Seria prudente que alguém indicado para ocupar o cargo de ministro do Trabalho não tivesse problemas e pendências com a Justiça do Trabalho. Esse não parece ser o caso da deputada federal Cristiane Brasil (PTB-RJ), escolhida pelo presidente Michel Temer para suceder a seu correligionário gaúcho, o também deputado Ronaldo Nogueira, na pasta. Tão logo foi indicada, soube-se que a filha de Roberto Jefferson, preso no Mensalão, foi condenada a pagar R$ 60,5 mil a um motorista que alegou não ter carteira assinada e obrigado a cumprir longas jornadas diárias, sem o recebimento de horas extras.

Em outro caso, ela fez acordo para pagar R$ 14 mil em parcelas a outro motorista, que a acusou das mesmas irregularidades. Com base nesse currículo, um juiz federal do Rio de Janeiro decidiu impedir a posse de Cristiane com o argumento da moralidade administrativa, um princípio constitucional da administração pública. O problema é que a Constituição exige, para a indicação de um ministro, apenas a idade mínima de 21 anos e o pleno exercício dos direitos políticos. Algo que a deputada federal, condenada pela Justiça do Trabalho em primeira e segunda instância, cumpre integralmente.
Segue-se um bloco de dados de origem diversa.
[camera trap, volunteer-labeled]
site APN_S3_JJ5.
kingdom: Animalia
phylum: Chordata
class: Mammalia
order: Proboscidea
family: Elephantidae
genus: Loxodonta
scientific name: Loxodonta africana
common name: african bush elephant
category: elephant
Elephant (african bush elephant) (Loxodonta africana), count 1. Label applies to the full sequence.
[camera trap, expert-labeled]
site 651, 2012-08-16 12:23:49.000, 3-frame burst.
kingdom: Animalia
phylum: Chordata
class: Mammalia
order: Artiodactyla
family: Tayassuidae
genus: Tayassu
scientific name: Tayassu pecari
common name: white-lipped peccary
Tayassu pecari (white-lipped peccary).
Eu sei. Não parece eticamente aceitável que alguém tão enrolada assim com a Justiça do Trabalho assuma o cargo de ministra do Trabalho. Mas não há, no entanto, do ponto de vista legal, nenhum impedimento para que ela exerça a função. Não sou eu que estou dizendo. São inúmeros os juristas que se manifestaram publicamente sobre a questão. É claro que o direito não é uma ciência exata e há uma ala entre eles que concorda com a liminar do Judiciário. Mas a decisão de quem nomear para o ministério é um ato político e uma prerrogativa exclusiva do presidente da República. É assim em todos os países do mundo. Boa ou ruim, esse é um problema de Michel Temer, que tem lá as suas razões para querer Cristiane no seu ministério.
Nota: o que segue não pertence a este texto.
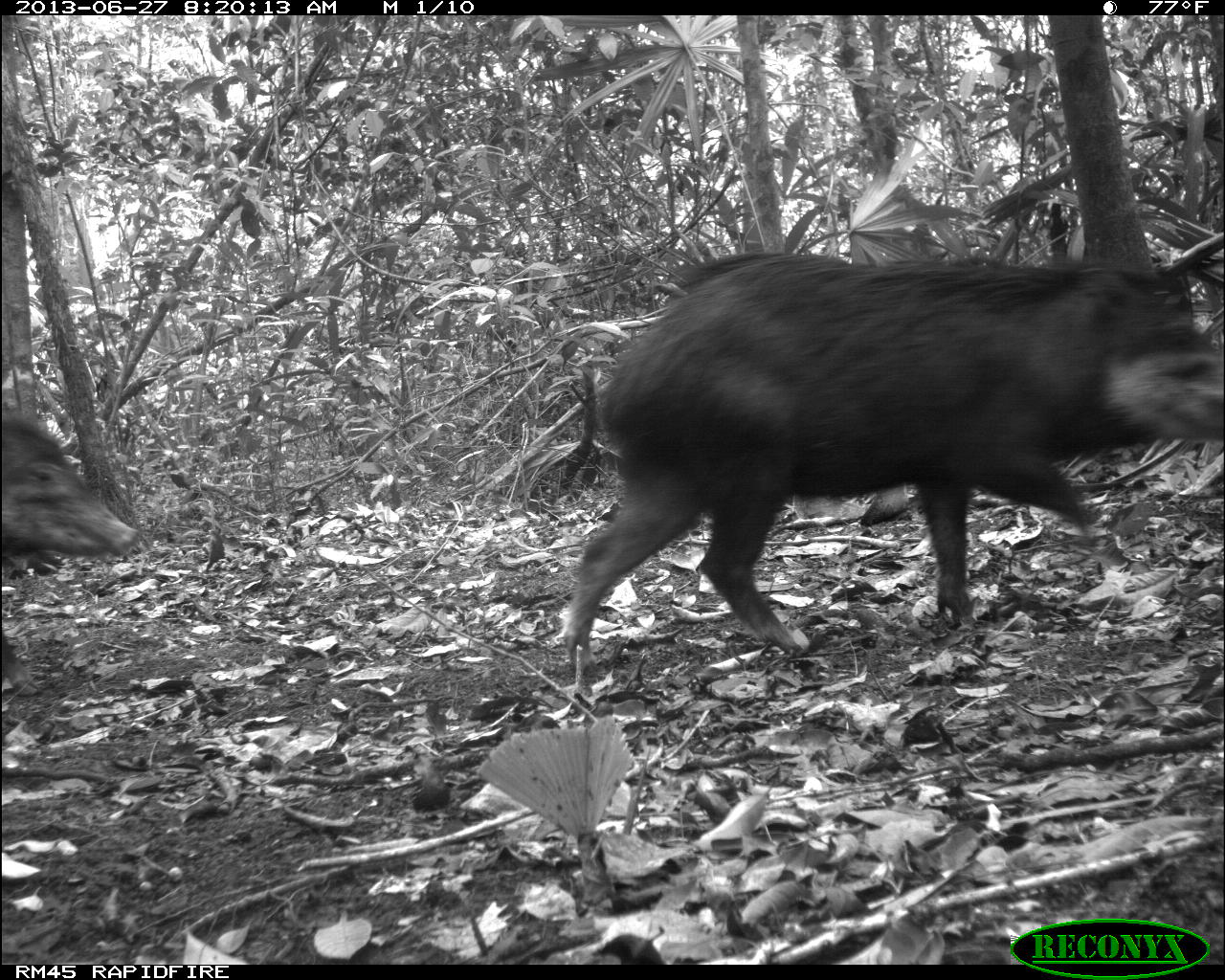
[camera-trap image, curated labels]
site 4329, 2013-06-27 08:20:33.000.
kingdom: Animalia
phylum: Chordata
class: Mammalia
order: Artiodactyla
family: Tayassuidae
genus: Tayassu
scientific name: Tayassu pecari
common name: white-lipped peccary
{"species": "Tayassu pecari (white-lipped peccary)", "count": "4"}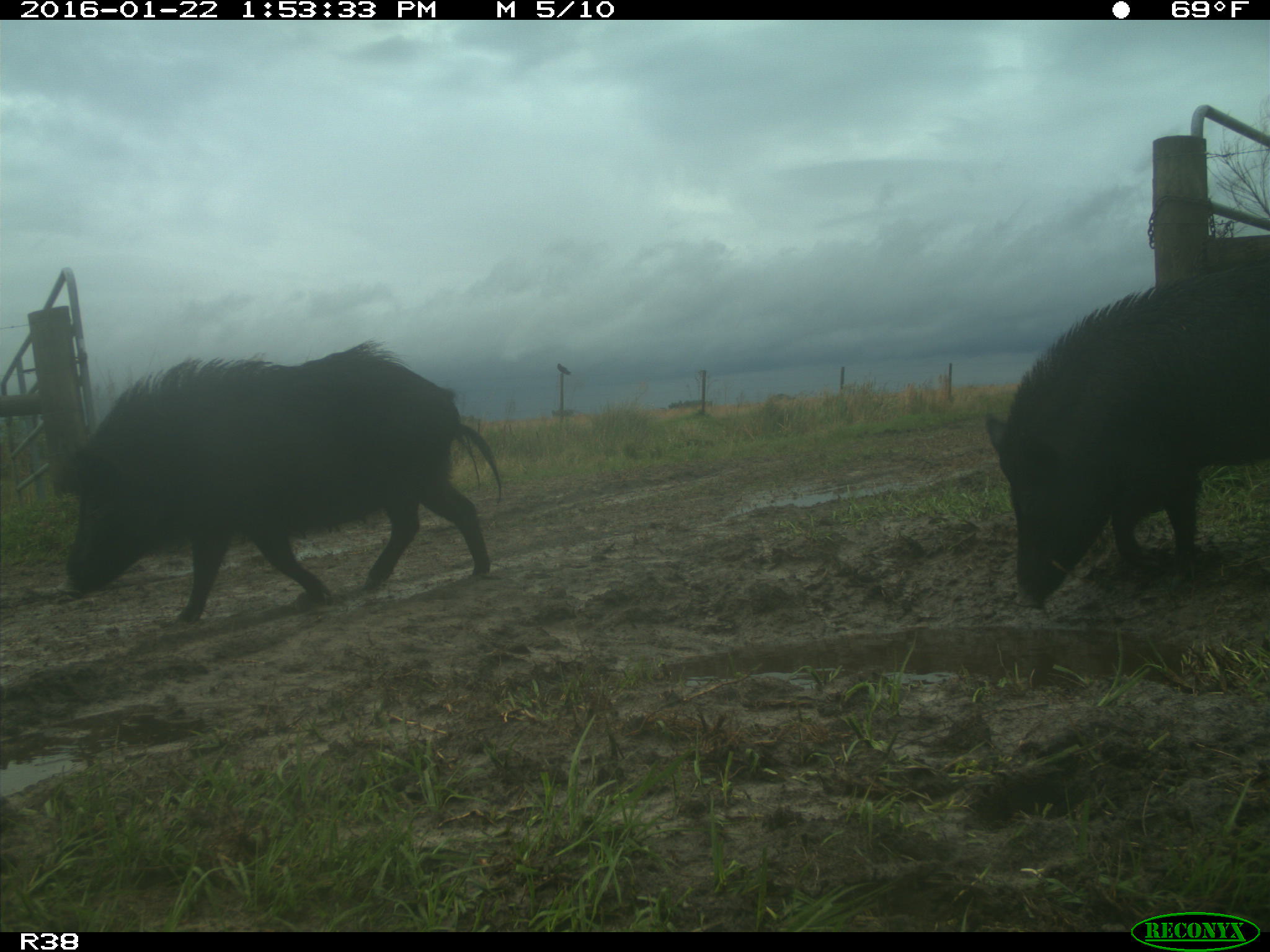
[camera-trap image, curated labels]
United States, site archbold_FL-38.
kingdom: Animalia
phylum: Chordata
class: Mammalia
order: Artiodactyla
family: Suidae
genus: Sus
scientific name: Sus scrofa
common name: wild boar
A questão é que o episódio Cristiane Brasil não é um caso isolado. Nos últimos anos, o Judiciário tem agido como um verdadeiro Partido da Justiça, tentando impor a sua própria agenda à revelia da lei. Não são poucos os casos em que os nobres magistrados, das diferentes instâncias, tomam decisões com vieses políticos, aplicando uma visão particular da legislação. A professora da FGV Direito, Eloísa Machado de Almeida, enumerou diversos casos, em artigo à Folha de S. Paulo, que ilustram esse comportamento. Segundo ela, foi assim quando o “STF julgou o financiamento privado; quando aprovou a restrição a fusão de partidos na minirreforma eleitoral de 2015; quando implantou a execução da pena sem trânsito em julgado da condenação; quando afastou Eduardo Cunha da presidência da Câmara dos Deputados ou quando acenou que réus não poderiam ocupar cargos na linha sucessória da Presidência da República, sem esquecer o veto à posse de Lula”.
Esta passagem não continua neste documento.